Ponemon notes that this misalignment in the allocation of security budget may be a result of old-think in the security profession.
"Older security professionals have done most of their training around network security and the perimeter," Ponemon says. "That's what they know."
More Than IT Is to Blame
Steve Durbin, global vice president of the Information Security Forum (ISF), a nonprofit association that assesses security and risk management issues on behalf of its members, says the business and the board of directors must bear some of the responsibility.
"We have always been concerned about the perimeter," Durbin says. "It's an easier message for the board or the risk management committee to understand. Increasingly, we are seeing the question being asked around cybersecurity: 'How protected are we?' The easy answer is that our perimeter is secure."
"The pursuit of 100 percent security is just folly," Durbin says. "It's a fool's goal. You have to assume that even though you're doing your best, you're going to be breached at some point in time. That is not a palatable message to deliver to the board."
And that often leads security professionals to focus on initiatives that appeal to the board rather efforts to mitigate the damage when breaches do occur.
Simple Advice: Follow the Database
Only one-third of respondents in the survey said they monitor for active databases continuously or daily. Many scan for active databases irregularly (25 percent) or don't bother scanning at all (22 percent). Only 48 percent of respondents said they test or validate third-party software to make sure it's not vulnerable to SQL injection.
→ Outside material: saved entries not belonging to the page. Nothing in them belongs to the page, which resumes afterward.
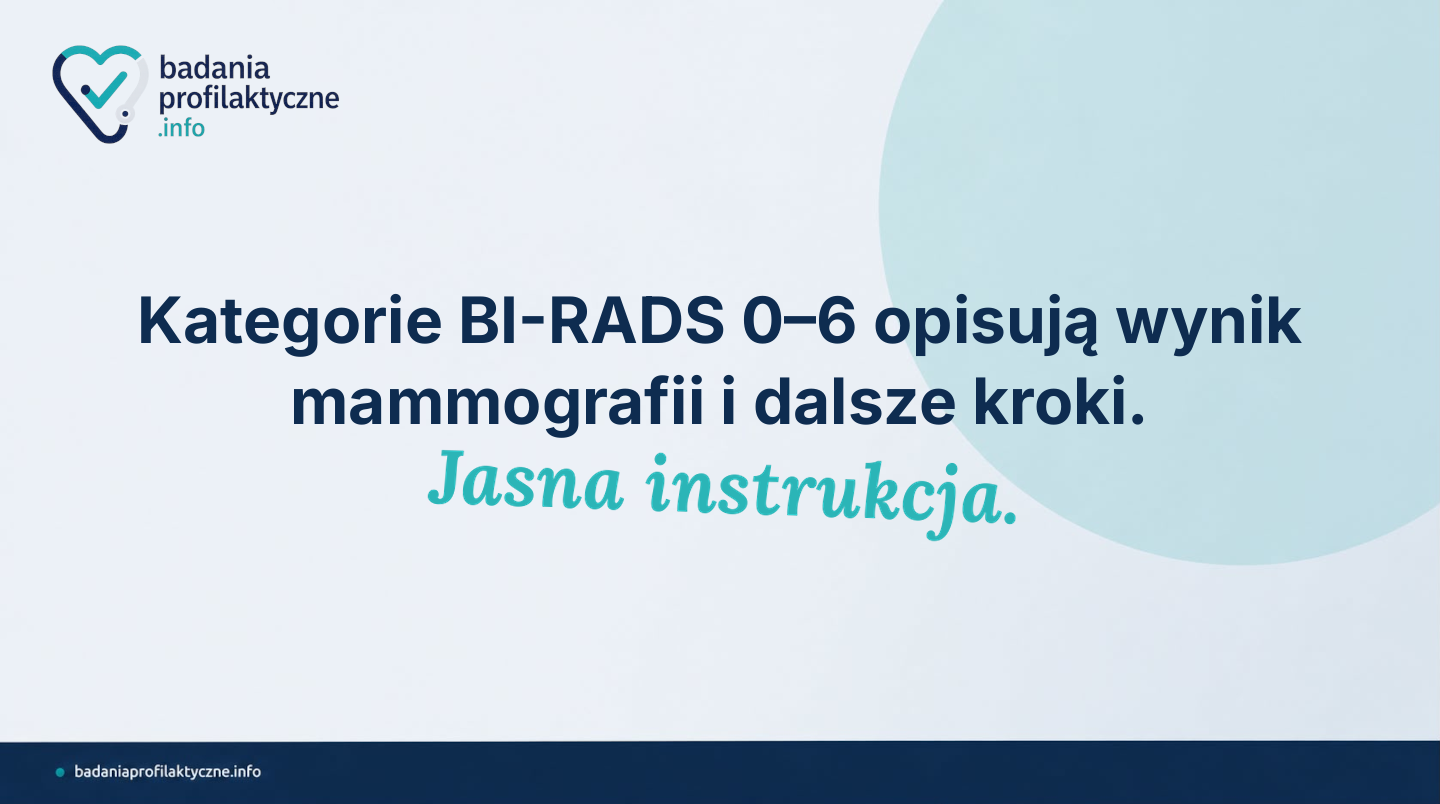 badania
profilaktyczne
.info

Kategorie BI-RADS 0–6 opisują wynik mammografii i dalsze kroki.
Jasna instrukcja.

badaniaprofilaktyczne.info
And while 44 percent of respondents said they do use professional penetration testers to identify vulnerabilities in their IT systems, 65 percent of that group said the penetration tests do not include testing for SQL injection vulnerabilities.
"It's well-known that database breaches, including these high-profile attacks against retailers, are devastating to merchants in terms of lost sales and damage to their reputation," says Brett Helm, chairman and CEO of DB Networks. "This study sheds additional light on the likely attack chain so that all retailers can now be more prepared in the future."